I wish that I had the closeness that people talk about with breastfeeding but when we were trying, he was upset, I was upset, the whole house was upset and when I gave up and gave in to the bottle? Everything was just smoother. *shrug* We have a closeness now that most teenagers and their parents don’t have so would I trade that for the closeness then? Nope, not even for a second.
I do remember it though, that time, those feelings. Being a mom is hard in the light of expectations.
July 16, 2009 at 6:30 am
The formula thing won’t be a big deal in a few years. When Dash is G’s age you’ll look back and it won’t matter if he was on breast or formula, brand or generic. My kids are formula kids and they are the smartest, cutest kids in the world.
We used the cheapest formula we could kind for Grace (BJs $19 for 2 big containers). And we switched her to milk a little early. She’s right on track developmentally.
July 16, 2009 at 6:40 am
Oh man, don’t beat your self up on the breastfeeding. I had two 11 pounds + babies who are now very big/tall teens and they had formula from the beginning and got the most economical. They are healthy kids. I had to work outside the home for my oldest and my mother-in-law babysat. It sucked to say it best….I would call her and check on the baby and hear him cooing on the other end and she would tell me things like your saying…..HOWEVER, it is a mental thing….your baby bonds with you and you are his mommy. He simply enjoys grandma =)
July 16, 2009 at 8:17 am
I had guilt when I wasn’t able to breastfeed too. I think it’s great that you want the best for your baby, but just try to remember that you love him more than life itself and you’d never let anything/anyone hurt him. That’s a big thing that we don’t give ourselves credit for. Trust me, I work in a pediatric hospital where I see “parents” who yell at their kids for being kids, who prefer that a nurse change the diapers and comfort the child instead of themselves, etc. I see abused kids, ignored kids, and unhappy kids. Dash knows you are mommy and you ARE #1 to him, he just can’t say it yet.
July 16, 2009 at 8:57 am
It’s so frustrating to feel this way. No matter how rational you are when it comes to KNOWING that you did the best you could, that you made the right decision for the circumstances, that your child is and will continue to be fine… the FEELINGS. They are inescapable!
July 16, 2009 at 10:53 am
every mom i know feels wretched if they give their baby any formula, and yet no kid i know so far seems to have been adversely affected by it at all. i’m sure that doesn’t actually help the guilt any right now, but you just have to do what works for YOU GUYS. dash looks awfully healthy and happy to me
July 16, 2009 at 12:16 pm
((hugs))
July 16, 2009 at 5:52 pm
Damn Moo, you are a mess.

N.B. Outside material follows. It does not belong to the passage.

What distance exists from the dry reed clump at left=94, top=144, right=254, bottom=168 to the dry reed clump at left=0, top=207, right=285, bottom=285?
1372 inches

But by your asking those questions it proves that you are an awesome mom. There is nothing that you said you have done or felt that doesn’t sound 100% normal. We had problems on our first daughter breast feeding, even with the help of a lactation consultant (our friend from church). Sometimes it is just how your body works. With regard to sleep, really, who wants a grumpy mommy, you are doing everyone a favor by sleeping. Formula is formula, and when you feed him you are bonding. As a dad that is all I got to do and my girls love me.
I hope that you come to see that you are doing just fine.
July 17, 2009 at 2:21 pm
I’ve got nothing to add to the already great advice.
You are doing great, Moo, really you are! Those questions are NORMAL and the fact you are asking them and fretting over them simply means that you are doing your very darndest to be the best mama you can possibly be. The thing is, we all know you are. Your KIDS know you are. So rest easier tonight and just enjoy those babies of yours.